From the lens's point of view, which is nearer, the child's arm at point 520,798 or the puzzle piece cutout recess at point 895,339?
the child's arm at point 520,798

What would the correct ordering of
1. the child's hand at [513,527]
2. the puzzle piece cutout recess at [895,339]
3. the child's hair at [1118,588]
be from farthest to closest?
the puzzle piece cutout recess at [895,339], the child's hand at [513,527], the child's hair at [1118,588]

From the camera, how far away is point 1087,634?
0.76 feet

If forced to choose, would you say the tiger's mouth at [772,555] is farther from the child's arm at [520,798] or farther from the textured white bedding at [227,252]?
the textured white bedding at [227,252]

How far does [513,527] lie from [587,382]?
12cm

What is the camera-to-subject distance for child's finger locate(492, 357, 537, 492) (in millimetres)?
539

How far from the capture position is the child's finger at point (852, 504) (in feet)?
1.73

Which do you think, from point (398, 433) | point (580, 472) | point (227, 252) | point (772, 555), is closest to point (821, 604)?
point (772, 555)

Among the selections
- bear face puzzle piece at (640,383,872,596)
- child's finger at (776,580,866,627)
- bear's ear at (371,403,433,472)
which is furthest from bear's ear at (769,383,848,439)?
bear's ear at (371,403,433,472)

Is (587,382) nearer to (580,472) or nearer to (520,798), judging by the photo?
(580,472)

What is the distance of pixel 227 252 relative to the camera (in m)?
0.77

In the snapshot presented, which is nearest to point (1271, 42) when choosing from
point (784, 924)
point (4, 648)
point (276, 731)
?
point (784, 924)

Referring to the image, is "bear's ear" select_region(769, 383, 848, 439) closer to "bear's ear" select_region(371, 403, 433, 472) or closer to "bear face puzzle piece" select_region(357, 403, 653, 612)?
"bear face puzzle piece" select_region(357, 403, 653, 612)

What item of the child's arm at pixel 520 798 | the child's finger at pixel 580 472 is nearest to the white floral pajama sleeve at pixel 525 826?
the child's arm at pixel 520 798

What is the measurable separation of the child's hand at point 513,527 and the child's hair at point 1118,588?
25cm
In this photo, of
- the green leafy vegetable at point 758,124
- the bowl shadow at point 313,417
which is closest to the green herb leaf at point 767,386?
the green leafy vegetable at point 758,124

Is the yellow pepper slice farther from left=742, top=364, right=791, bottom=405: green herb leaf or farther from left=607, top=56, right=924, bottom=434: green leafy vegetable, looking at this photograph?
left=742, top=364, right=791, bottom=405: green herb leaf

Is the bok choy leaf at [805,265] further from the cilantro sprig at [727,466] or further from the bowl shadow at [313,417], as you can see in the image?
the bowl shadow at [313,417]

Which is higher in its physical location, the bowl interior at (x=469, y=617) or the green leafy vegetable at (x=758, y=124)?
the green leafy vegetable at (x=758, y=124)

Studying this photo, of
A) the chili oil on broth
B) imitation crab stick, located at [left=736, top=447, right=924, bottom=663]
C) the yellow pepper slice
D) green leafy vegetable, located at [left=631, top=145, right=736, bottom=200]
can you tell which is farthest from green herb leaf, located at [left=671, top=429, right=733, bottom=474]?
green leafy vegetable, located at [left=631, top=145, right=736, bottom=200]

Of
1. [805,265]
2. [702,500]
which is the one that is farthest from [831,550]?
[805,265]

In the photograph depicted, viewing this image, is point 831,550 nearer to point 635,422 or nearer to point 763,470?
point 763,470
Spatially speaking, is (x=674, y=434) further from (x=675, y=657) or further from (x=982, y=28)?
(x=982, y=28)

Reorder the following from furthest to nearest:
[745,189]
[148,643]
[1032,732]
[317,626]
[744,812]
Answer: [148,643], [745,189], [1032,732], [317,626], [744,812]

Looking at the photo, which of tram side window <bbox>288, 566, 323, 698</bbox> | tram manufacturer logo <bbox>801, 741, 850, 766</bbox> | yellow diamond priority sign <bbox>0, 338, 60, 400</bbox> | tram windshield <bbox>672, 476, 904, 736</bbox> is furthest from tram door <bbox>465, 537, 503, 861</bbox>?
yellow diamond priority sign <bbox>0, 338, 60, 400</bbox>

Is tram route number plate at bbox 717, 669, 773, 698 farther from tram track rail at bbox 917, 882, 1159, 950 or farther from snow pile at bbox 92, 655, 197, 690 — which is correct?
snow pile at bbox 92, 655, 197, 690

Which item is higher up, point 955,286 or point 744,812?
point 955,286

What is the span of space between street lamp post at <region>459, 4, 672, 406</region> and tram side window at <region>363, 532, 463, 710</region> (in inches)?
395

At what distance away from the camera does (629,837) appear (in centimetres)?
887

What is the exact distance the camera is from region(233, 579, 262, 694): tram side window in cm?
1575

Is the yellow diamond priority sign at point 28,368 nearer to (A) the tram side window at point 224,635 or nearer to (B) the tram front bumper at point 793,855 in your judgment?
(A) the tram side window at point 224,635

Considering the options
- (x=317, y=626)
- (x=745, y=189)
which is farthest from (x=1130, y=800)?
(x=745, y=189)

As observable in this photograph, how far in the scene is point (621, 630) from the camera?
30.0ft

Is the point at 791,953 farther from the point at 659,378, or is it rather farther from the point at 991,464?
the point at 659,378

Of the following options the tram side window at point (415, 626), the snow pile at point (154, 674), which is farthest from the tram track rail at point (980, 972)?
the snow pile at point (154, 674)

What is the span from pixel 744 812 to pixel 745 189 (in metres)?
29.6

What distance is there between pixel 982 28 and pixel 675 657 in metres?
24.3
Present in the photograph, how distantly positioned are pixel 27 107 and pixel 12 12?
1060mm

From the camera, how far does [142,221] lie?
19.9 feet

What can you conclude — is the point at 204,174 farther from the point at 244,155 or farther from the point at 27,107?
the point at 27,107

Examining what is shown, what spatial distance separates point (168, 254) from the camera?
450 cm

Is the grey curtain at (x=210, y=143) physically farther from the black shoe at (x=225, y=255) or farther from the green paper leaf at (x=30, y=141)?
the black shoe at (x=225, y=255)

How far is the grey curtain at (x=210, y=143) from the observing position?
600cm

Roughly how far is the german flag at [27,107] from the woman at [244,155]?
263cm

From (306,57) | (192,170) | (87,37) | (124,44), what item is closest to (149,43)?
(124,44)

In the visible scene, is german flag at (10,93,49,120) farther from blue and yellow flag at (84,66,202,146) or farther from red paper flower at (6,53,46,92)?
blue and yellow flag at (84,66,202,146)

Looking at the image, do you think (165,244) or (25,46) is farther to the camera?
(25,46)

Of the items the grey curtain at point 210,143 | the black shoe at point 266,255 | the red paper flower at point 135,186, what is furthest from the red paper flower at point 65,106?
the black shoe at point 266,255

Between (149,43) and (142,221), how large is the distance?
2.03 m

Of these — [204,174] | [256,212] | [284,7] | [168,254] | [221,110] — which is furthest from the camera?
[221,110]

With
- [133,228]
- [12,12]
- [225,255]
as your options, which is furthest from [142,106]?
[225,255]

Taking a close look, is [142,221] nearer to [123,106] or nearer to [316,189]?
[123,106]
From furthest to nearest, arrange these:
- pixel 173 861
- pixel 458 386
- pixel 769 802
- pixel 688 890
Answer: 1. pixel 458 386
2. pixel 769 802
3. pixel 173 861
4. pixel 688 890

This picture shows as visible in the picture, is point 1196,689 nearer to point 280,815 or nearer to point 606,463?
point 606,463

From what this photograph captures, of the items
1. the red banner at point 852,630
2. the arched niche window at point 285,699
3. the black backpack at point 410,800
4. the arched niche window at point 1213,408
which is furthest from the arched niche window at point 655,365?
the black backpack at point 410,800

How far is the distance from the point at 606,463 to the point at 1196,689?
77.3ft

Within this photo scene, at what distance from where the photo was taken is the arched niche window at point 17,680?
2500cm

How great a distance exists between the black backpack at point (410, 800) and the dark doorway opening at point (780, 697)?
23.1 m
□ □ □ □ □
Repeat each of the entries above precisely as given.

Solution =
From the lens's point of view, which is nearer, the child's arm at point 520,798 or the puzzle piece cutout recess at point 895,339?
the child's arm at point 520,798

What would the correct ordering of
1. the child's hand at [513,527]
2. the puzzle piece cutout recess at [895,339]
3. the child's hair at [1118,588]
be from farthest to closest?
the puzzle piece cutout recess at [895,339], the child's hand at [513,527], the child's hair at [1118,588]

From the camera, how far away is point 1087,634?
0.76 feet

If forced to choose, would you say the tiger's mouth at [772,555] is farther from the child's arm at [520,798] or farther from the textured white bedding at [227,252]?
the textured white bedding at [227,252]

How far does [513,527] lie from [587,382]?
12cm

What is the camera-to-subject distance for child's finger locate(492, 357, 537, 492) (in millimetres)?
539

How far from the capture position is the child's finger at point (852, 504) (in feet)?
1.73

Which do you think, from point (398, 433) | point (580, 472) | point (227, 252) | point (772, 555), is closest to point (821, 604)?
point (772, 555)

Among the selections
- bear face puzzle piece at (640,383,872,596)
- child's finger at (776,580,866,627)
- bear's ear at (371,403,433,472)
which is furthest from bear's ear at (769,383,848,439)?
bear's ear at (371,403,433,472)

Is (587,382) nearer to (580,472) or nearer to (520,798), judging by the photo?
(580,472)

What is the distance of pixel 227 252 relative to the camera (in m)?
0.77

In the snapshot presented, which is nearest to point (1271, 42) when choosing from
point (784, 924)
point (4, 648)
point (276, 731)
?
point (784, 924)

Referring to the image, is "bear's ear" select_region(769, 383, 848, 439) closer to "bear's ear" select_region(371, 403, 433, 472) or closer to "bear face puzzle piece" select_region(357, 403, 653, 612)?
"bear face puzzle piece" select_region(357, 403, 653, 612)

What item of the child's arm at pixel 520 798 | the child's finger at pixel 580 472 is nearest to the white floral pajama sleeve at pixel 525 826?
the child's arm at pixel 520 798

What is the measurable separation of the child's hand at point 513,527 and the child's hair at point 1118,588?
25cm
In this photo, of
- the green leafy vegetable at point 758,124
- the bowl shadow at point 313,417
which is closest to the green herb leaf at point 767,386?
the green leafy vegetable at point 758,124

Is the yellow pepper slice farther from left=742, top=364, right=791, bottom=405: green herb leaf or farther from left=607, top=56, right=924, bottom=434: green leafy vegetable, looking at this photograph?
left=742, top=364, right=791, bottom=405: green herb leaf

Is the bok choy leaf at [805,265] further from the cilantro sprig at [727,466] or further from the bowl shadow at [313,417], as you can see in the image?
the bowl shadow at [313,417]

Which is higher in its physical location, the bowl interior at (x=469, y=617) or the green leafy vegetable at (x=758, y=124)?
the green leafy vegetable at (x=758, y=124)

Studying this photo, of
A) the chili oil on broth
B) imitation crab stick, located at [left=736, top=447, right=924, bottom=663]
C) the yellow pepper slice
D) green leafy vegetable, located at [left=631, top=145, right=736, bottom=200]
can you tell which is farthest from green herb leaf, located at [left=671, top=429, right=733, bottom=474]?
green leafy vegetable, located at [left=631, top=145, right=736, bottom=200]

Of
1. [805,265]
2. [702,500]
which is the one that is farthest from [831,550]?
[805,265]

In the photograph depicted, viewing this image, is point 831,550 nearer to point 635,422 or nearer to point 763,470?
point 763,470
Spatially speaking, is (x=674, y=434) further from (x=675, y=657) or further from (x=982, y=28)?
(x=982, y=28)

Reorder the following from furthest to nearest:
[745,189]
[148,643]
[1032,732]
[317,626]
[744,812]
Answer: [148,643], [745,189], [1032,732], [317,626], [744,812]

Looking at the photo, which of tram side window <bbox>288, 566, 323, 698</bbox> | tram manufacturer logo <bbox>801, 741, 850, 766</bbox> | yellow diamond priority sign <bbox>0, 338, 60, 400</bbox> | tram windshield <bbox>672, 476, 904, 736</bbox> is furthest from tram door <bbox>465, 537, 503, 861</bbox>?
yellow diamond priority sign <bbox>0, 338, 60, 400</bbox>

Is tram route number plate at bbox 717, 669, 773, 698 farther from tram track rail at bbox 917, 882, 1159, 950 or farther from snow pile at bbox 92, 655, 197, 690 — which is correct?
snow pile at bbox 92, 655, 197, 690

Which item is higher up, point 955,286 or point 744,812?
point 955,286

What is the span of space between street lamp post at <region>459, 4, 672, 406</region> and tram side window at <region>363, 532, 463, 710</region> (in inches)?
395

At what distance away from the camera does (629,837) appear (in centimetres)?
887

What is the exact distance the camera is from region(233, 579, 262, 694): tram side window in cm?
1575

Is the yellow diamond priority sign at point 28,368 nearer to (A) the tram side window at point 224,635 or nearer to (B) the tram front bumper at point 793,855 in your judgment?
(A) the tram side window at point 224,635

Considering the options
- (x=317, y=626)
- (x=745, y=189)
which is farthest from (x=1130, y=800)?
(x=745, y=189)

As observable in this photograph, how far in the scene is point (621, 630) from the camera?
30.0ft

Is the point at 791,953 farther from the point at 659,378, or is it rather farther from the point at 991,464?
the point at 659,378

Of the following options the tram side window at point (415, 626), the snow pile at point (154, 674), which is farthest from the tram track rail at point (980, 972)?
the snow pile at point (154, 674)

What is the span from pixel 744 812 to pixel 745 189 (in metres)?
29.6

What distance is there between pixel 982 28 and pixel 675 657 in metres?
24.3
Present in the photograph, how distantly positioned are pixel 27 107 and pixel 12 12?
1060mm

From the camera, how far does [142,221] lie?
19.9 feet

What can you conclude — is the point at 204,174 farther from the point at 244,155 or farther from the point at 27,107?
the point at 27,107

Examining what is shown, what spatial distance separates point (168, 254) from the camera?
450 cm

Is the grey curtain at (x=210, y=143) physically farther from the black shoe at (x=225, y=255) or farther from the green paper leaf at (x=30, y=141)?
the black shoe at (x=225, y=255)

How far is the grey curtain at (x=210, y=143) from the observing position?
600cm

Roughly how far is the german flag at [27,107] from the woman at [244,155]?
263cm

From (306,57) | (192,170) | (87,37) | (124,44), what item is closest to (149,43)?
(124,44)

In the visible scene, is german flag at (10,93,49,120) farther from blue and yellow flag at (84,66,202,146) or farther from red paper flower at (6,53,46,92)?
blue and yellow flag at (84,66,202,146)

Looking at the image, do you think (165,244) or (25,46) is farther to the camera?
(25,46)

Of the items the grey curtain at point 210,143 | the black shoe at point 266,255 | the red paper flower at point 135,186, what is furthest from the red paper flower at point 65,106?
the black shoe at point 266,255

Between (149,43) and (142,221), how large is the distance?
2.03 m

Of these — [204,174] | [256,212] | [284,7] | [168,254] | [221,110] — which is furthest from the camera?
[221,110]

With
- [133,228]
- [12,12]
- [225,255]
as your options, which is furthest from [142,106]?
[225,255]

Taking a close look, is [142,221] nearer to [123,106] or nearer to [316,189]?
[123,106]
From furthest to nearest, arrange these:
- pixel 173 861
- pixel 458 386
- pixel 769 802
- pixel 688 890
Answer: 1. pixel 458 386
2. pixel 769 802
3. pixel 173 861
4. pixel 688 890

This picture shows as visible in the picture, is point 1196,689 nearer to point 280,815 or nearer to point 606,463?
point 606,463

From what this photograph captures, of the items
1. the red banner at point 852,630
2. the arched niche window at point 285,699
3. the black backpack at point 410,800
4. the arched niche window at point 1213,408
which is furthest from the arched niche window at point 655,365?
the black backpack at point 410,800

How far is the distance from the point at 606,463 to the point at 1196,689?
77.3ft

Within this photo scene, at what distance from where the photo was taken is the arched niche window at point 17,680?
2500cm

How great a distance exists between the black backpack at point (410, 800) and the dark doorway opening at point (780, 697)?
23.1 m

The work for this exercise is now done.